Good news: the heavy, humid air and the 90+ degree heat that had made it literally hard to breathe outdoors has finally abated.
For most of July, though, those of us who live in southern New England have been suffering through an extraordinarily hot and muggy period. It has been almost unbearable to be out-of-doors.
And so, when I started reading the latest issue of The Week magazine, an article on this very topic caught my eye. William Falk, editor-in-chief of my favorite news weekly, wrote a brief editorial commentary that I decided to re-post here, since his short piece in the print version is only available online to those who subscribe to the magazine.
The greatest invention in human history is not the wheel, and it’s certainly not sliced bread. As much of the nation broiled this week in temperatures in the high 90s and beyond, can there be any doubt that our most wondrous piece of technology is the air conditioner?

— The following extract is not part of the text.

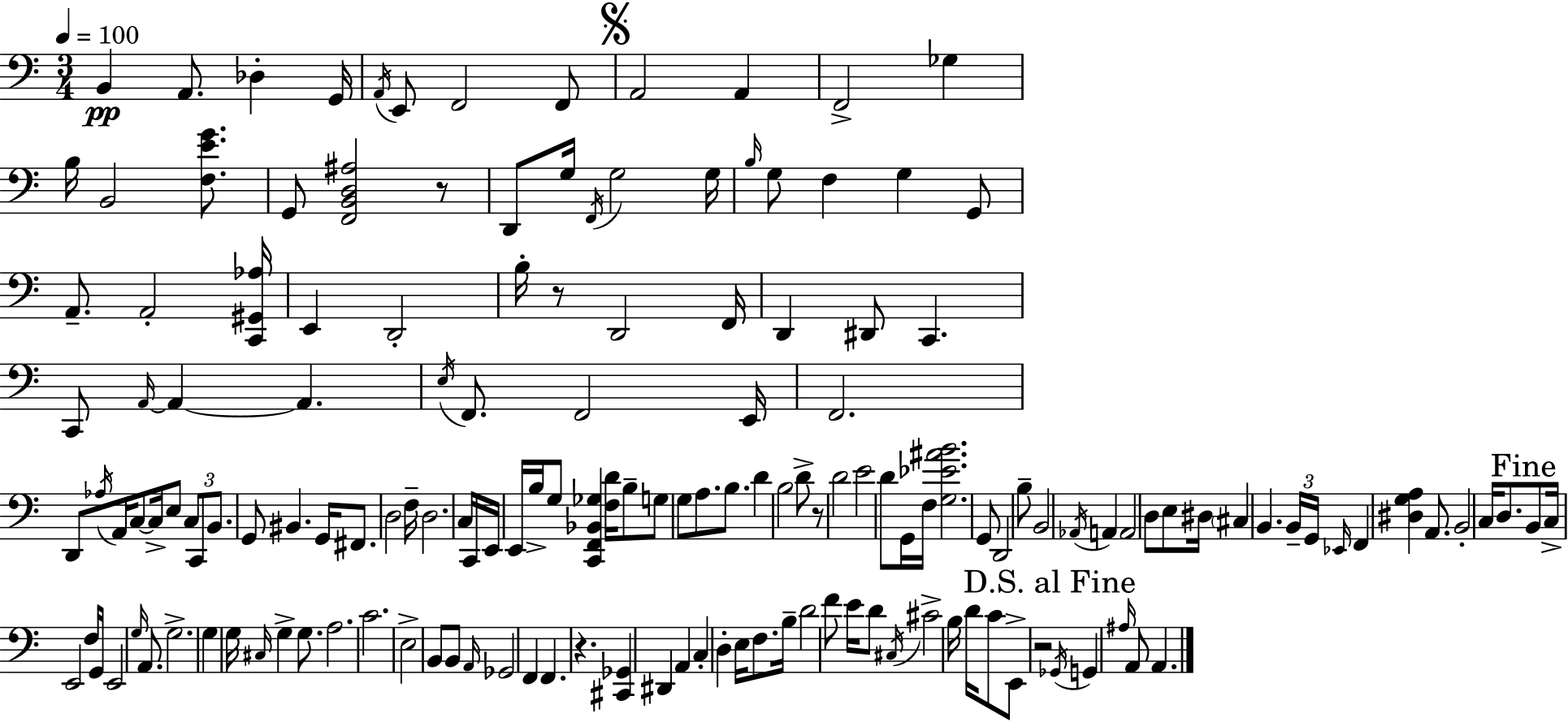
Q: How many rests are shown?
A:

It was way back in 1902 that Willis Carrier created the Apparatus for Treating Air for a Brooklyn printing company—a breakthrough that, as it developed and spread over decades, changed the human condition.
Today close to 90 percent of U.S. homes have AC, but I am old enough to remember when it was still a luxury. During heat waves, people barely moved, fanning themselves in an oppressed torpor. Nights were a sleepless ordeal, with sweat pooling in your hollows. From such misery did Carrier set us free. Why is there no statute of this great American among the heroes at the National Mall?

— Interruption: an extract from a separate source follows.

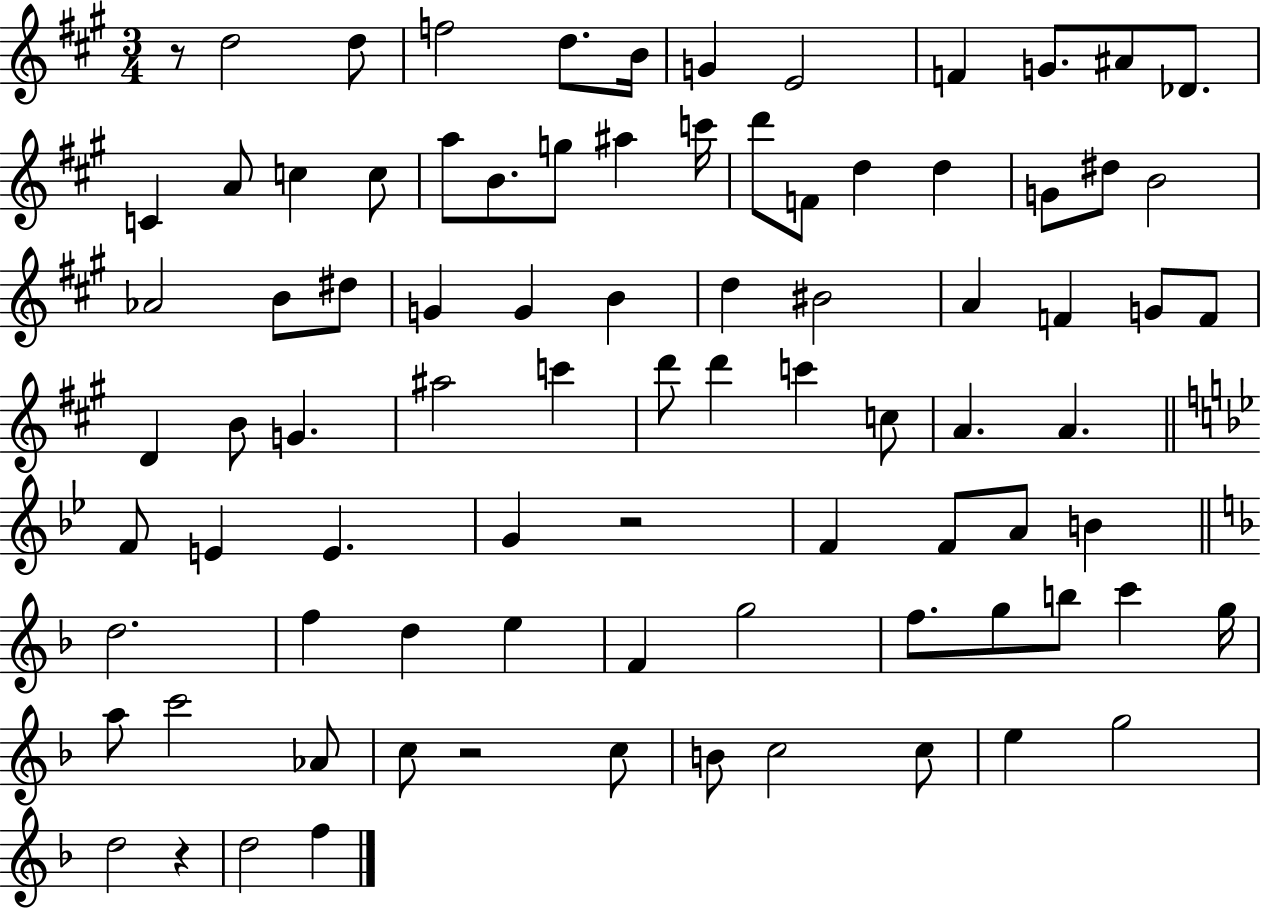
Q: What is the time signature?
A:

Air conditioning is not merely a matter of comfort; it has given us modern life. It keeps people—and computers—working when the mercury climbs past 90, thus boosting the economy. It’s enabled a great migration of tens of millions of people to Sun Belt states that nature intended for lizards, not warm-blooded mammals.
And as the world warms, the demand for AC grows ever greater, consuming 20 percent of all U.S. electricity—and a rapidly growing share in India and China. Alarmed, some eco-warriors now suggest we all wean ourselves from Carrier’s invention and return to a more natural way of life.
Sorry: I’d give up my digital gadgets, my TV, and even my car before I went back to a world without conditioned air. If they come for my AC, they’ll have to pry it out of my wonderfully cold, dead fingers.
Our home has central air conditioning, Mr. Falk, and I feel exactly the same way about it. Well, almost the same way. If I had to give up my "digital gadgets" for air conditioning, I wouldn't have been able to post this. But to your point, without air conditioning, none of my digital gadgets would likely exist.
In a few weeks my wife and I will be moving to San Francisco, where we have a condo. We'll be leaving behind the hot, muggy east coast venue for the City by the Bay. Our condo there lacks air conditioning, which will make us, according to Mr. Falk, part of the 10 percent of the US population living in a home without AC.
That's okay, though. In San Francisco, it just never gets that hot.
But we do have ceiling fans in our bedrooms. You know, just in case.